Given what the scope of the project, I think the recommendations remain unambitious. Yes, we should involve people but investing in training needs outcomes of training to be measured. Having key people in place to push mental capacity as a necessary knowledge set is key and shouldn’t rely on champions who have been picked because no-one volunteers. For me, work around capacity and best interests is a fascinating area of power dynamics, control and push between state and individual which needs to be explored in more depth and given more life in practice. If it is presented and trained through online tick boxes as if it’s just another burden to complete rather than a way to work with an individual and their family or people important to them in a collaborative and exciting way, it can influence attitudes to the processes.

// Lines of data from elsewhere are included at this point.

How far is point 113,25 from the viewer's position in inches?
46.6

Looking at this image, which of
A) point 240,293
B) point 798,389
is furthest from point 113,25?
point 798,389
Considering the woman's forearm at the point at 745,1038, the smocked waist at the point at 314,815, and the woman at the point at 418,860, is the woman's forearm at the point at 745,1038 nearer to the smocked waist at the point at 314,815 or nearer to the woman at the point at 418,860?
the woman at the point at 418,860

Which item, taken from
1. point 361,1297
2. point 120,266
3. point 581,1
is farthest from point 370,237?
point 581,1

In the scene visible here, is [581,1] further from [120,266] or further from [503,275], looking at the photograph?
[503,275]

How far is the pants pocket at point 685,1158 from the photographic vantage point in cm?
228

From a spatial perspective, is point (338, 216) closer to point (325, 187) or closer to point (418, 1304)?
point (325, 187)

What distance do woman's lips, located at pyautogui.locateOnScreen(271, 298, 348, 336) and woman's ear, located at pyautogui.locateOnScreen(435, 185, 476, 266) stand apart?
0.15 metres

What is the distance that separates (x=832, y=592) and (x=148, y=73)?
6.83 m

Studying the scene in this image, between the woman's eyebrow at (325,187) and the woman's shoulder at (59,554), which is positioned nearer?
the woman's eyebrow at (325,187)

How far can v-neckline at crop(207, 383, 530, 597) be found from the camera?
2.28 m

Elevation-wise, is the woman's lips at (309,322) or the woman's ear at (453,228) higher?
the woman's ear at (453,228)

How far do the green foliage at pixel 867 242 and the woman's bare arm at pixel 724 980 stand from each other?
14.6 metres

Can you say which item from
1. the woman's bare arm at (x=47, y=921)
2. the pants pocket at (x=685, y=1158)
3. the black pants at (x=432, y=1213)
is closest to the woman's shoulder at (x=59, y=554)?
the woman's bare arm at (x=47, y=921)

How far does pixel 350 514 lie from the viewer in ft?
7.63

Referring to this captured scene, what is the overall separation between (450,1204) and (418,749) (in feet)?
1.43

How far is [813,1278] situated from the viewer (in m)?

But that’s probably outside the scope of the guidance!

Use in practice

I have found this to be eminently useful in practice, from the clear examples given about how to involve people in decision-making to the retelling of the legislation with recommendations about how they can be used better. Some of the recommendations can be completed by individual practitioners today, others need financing and systems to be changed but anyone who is involved in assessing capacity or working with patients and service users to build pictures of individuals through care planning and incorporating advance care planning can find the guidance immediately useful.

Conclusion

I have probably not explored relevant NICE guidance as much as I should have and this is the first guidance I have seen which directly influences my day to day practice. It has been useful to read through and I have a copy on my desk at work which I direct people to. One of the key uses for NICE guidance, particularly when there are recommendations for organisations, is to highlight through management when they are not being adhered to (I’m terribly popular with my managers!).

However, even for the key steps of assessing capacity, there is useful, clearly written and up to date guidance and for that, this is worth both accessing and using actively.